= Roger de Vilmorin =

French botanist and geneticist (1905–1980)

Roger de Vilmorin (Roger Marie Vincent Philippe Lévêque de Vilmorin; 12 September 1905 – 20 July 1980) was a French botanist and geneticist, as well as an illegitimate son of Alfonso XIII of Spain.

==Biography ==
Roger was born on 12 September 1905 in Paris, the natural son of Mélanie de Gaufridy de Dortan (1876–1937) and the King of Spain Alfonso XIII. However, he was recognized by his mother's legitimate husband, Philippe de Vilmorin, a well-known botanist and horticulturist.

Roger followed in his legal father's footsteps, becoming a botanist and geneticist himself.

Between 1926 and 1964 he directed the scientific services of Vilmorin & Cie, the family seed manufacturing company. In 1946 he became a member of the AAF (Académie d'agriculture de France), a public institution of which he was appointed director in 1961. He was also a member of the Société botanique de France, which he presided over in 1953–1954, and of the Comité international de nomenclature botanique from 1954 to 1972. Among the plant taxa he described as part of his botanical studies one may remember Gentiana ligustica'.

==Honours ==
In 1990, Roger and his half-brother Olivier were included among the Righteous Among the Nations by the National Holocaust Remembrance Institute in Jerusalem because during the Second World War they saved some Jews from deportation to Auschwitz.

Roger de Vilmorin was an officer of the Order of Academic Palms and of the National Order of the Legion of Honour, Commander of the Order of Agricultural Merit and Knight of the National Order of Merit.
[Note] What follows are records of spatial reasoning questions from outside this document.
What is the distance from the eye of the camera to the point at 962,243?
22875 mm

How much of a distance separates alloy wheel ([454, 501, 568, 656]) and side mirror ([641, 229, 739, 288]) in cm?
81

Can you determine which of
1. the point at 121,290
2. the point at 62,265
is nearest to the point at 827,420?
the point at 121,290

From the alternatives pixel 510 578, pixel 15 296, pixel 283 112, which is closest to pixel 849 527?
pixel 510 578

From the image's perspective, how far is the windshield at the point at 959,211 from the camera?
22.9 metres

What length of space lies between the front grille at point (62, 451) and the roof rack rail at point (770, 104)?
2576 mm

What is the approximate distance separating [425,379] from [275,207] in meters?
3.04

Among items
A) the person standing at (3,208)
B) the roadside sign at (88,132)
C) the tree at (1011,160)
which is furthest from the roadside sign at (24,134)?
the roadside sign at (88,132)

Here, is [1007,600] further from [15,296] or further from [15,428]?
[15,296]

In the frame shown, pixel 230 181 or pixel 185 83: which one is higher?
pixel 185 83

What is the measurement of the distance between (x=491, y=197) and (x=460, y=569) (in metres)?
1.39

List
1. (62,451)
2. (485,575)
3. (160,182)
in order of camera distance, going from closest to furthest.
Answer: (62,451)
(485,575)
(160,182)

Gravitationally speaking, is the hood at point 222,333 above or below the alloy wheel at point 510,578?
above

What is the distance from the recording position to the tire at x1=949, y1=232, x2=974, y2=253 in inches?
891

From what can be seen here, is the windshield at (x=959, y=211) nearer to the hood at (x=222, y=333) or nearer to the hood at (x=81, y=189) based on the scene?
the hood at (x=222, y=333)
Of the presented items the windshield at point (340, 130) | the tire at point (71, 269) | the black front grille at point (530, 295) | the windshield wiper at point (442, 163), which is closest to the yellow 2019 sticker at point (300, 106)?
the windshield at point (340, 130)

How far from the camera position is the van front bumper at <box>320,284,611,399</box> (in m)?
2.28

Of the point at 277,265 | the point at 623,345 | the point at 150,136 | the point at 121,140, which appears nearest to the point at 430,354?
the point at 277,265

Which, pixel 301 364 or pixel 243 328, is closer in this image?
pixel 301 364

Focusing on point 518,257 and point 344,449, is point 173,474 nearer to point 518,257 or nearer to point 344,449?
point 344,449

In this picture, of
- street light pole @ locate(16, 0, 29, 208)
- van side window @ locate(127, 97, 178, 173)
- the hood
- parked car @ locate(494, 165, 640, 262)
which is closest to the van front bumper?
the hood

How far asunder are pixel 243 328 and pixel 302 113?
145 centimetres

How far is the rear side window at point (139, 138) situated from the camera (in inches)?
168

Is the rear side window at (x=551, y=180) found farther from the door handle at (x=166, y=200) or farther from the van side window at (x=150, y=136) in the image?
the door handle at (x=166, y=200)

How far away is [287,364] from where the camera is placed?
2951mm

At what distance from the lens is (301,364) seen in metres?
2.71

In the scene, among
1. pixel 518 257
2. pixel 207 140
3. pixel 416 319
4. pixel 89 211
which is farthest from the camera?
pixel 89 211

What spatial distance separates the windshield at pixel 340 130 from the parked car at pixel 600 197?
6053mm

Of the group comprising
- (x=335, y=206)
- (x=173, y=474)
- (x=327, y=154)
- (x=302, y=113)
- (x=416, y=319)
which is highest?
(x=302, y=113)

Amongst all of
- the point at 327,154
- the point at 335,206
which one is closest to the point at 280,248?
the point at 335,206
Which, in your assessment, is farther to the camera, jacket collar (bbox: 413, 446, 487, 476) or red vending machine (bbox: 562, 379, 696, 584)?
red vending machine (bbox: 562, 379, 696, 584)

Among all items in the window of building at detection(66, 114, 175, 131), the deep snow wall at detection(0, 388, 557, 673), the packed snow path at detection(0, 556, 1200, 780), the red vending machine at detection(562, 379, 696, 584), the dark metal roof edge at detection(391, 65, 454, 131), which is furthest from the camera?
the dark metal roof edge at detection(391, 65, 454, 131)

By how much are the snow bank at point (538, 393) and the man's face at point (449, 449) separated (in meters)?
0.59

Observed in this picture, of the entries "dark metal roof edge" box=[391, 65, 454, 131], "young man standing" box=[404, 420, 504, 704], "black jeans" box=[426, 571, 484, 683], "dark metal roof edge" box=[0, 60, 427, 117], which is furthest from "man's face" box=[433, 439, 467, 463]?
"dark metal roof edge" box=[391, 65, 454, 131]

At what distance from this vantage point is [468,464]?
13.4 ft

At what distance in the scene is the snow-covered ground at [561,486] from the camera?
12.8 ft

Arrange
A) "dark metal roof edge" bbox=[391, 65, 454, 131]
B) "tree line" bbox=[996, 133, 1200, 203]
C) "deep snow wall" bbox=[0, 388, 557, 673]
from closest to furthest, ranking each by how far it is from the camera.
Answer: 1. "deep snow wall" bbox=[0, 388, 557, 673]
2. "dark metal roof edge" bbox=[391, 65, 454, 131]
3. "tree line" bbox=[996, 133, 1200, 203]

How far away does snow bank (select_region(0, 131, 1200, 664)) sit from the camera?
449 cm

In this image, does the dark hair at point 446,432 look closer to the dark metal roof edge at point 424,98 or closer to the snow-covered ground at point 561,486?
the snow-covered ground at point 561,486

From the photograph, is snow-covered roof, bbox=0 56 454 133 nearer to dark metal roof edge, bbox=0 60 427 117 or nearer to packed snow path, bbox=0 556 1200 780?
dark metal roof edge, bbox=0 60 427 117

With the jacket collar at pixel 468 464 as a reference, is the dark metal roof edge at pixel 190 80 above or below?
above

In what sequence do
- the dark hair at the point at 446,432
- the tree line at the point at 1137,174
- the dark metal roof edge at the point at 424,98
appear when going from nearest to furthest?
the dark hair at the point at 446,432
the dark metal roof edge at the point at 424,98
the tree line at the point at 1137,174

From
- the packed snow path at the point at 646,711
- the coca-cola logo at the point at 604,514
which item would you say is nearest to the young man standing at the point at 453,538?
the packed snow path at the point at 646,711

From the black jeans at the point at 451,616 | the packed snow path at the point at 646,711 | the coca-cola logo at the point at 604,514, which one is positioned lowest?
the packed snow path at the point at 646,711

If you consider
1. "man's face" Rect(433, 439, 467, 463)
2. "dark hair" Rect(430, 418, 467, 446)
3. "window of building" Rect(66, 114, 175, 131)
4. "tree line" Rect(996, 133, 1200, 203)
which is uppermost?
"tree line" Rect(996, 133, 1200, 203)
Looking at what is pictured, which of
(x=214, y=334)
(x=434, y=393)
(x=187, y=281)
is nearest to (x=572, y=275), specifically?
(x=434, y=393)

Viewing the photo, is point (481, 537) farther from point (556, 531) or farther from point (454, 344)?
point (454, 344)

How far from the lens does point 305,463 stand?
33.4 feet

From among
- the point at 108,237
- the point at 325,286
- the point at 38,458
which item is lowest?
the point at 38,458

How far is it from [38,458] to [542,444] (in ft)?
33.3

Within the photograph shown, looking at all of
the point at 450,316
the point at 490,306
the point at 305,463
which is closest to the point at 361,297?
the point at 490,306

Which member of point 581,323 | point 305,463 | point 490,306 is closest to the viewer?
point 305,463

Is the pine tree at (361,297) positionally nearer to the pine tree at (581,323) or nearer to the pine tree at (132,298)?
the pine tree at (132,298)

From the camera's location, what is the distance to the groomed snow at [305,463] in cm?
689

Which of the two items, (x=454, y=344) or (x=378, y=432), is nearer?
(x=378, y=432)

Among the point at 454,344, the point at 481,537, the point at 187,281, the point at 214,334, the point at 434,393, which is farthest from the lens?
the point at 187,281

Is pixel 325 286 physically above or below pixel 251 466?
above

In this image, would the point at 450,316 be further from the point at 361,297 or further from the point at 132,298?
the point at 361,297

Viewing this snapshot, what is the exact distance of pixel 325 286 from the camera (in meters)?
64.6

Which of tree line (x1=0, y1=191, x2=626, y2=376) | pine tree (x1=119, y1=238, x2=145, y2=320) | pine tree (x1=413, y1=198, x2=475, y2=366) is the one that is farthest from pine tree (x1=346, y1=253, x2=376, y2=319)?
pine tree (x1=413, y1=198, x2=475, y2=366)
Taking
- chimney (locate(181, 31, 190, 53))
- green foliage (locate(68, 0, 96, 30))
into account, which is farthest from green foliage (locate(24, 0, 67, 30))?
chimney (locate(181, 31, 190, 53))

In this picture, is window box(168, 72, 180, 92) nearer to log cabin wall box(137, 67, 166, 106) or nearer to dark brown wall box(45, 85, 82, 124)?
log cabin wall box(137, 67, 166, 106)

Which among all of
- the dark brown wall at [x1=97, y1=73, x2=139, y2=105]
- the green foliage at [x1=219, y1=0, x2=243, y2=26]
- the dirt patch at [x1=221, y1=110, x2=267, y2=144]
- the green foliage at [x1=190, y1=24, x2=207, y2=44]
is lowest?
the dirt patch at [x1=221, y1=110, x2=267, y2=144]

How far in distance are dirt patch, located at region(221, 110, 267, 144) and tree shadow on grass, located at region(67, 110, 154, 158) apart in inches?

The Arboretum Vilmorin is dedicated to him and Philippe de Vilmorin.

==Selected works==
- Guinochet, M; R Vilmorin. 1998. Flore de France (fasc. 1). Ed. Rolters Kluwer (DOIN). ISBN 978-2-7040-0286-3
- Guinochet, M; R Vilmorin. 1998. Flore de France (fasc. 2). Ed. Rolters Kluwer (DOIN). ISBN 978-2-7040-0287-0
- Guinochet, M; R Vilmorin. 1998. Flore de France (fasc. 3). Ed. Rolters Kluwer (DOIN). ISBN 978-2-7040-0302-0
- Guinochet, M; R Vilmorin. 1998. Flore de France (fasc. 4). Ed. Rolters Kluwer (DOIN). ISBN 978-2-222-02885-7

==Sources==
- Gustave Heusé, Les Vilmorin (1746–1899): Philippe Victoire Levêque de Vilmorin (1746–1804); Pierre Philippe André Levêque de Vilmorin (1776–1862); Pierre Louis François Levêque de Vilmorin (1816–1860); Charles Philippe Henry Levêque de Vilmorin (1843–1899), Parigi : Librairie agricole de la Maison rustique, 1899.
- André Charpin, Gérard-Guy Aymonin (2004), Bibliographie sélective des Flores de France. V. Notices biographiques sur les auteurs cités : P-Z et compléments. Le Journal de botanique de la Société botanique de France, 27 : 47–87.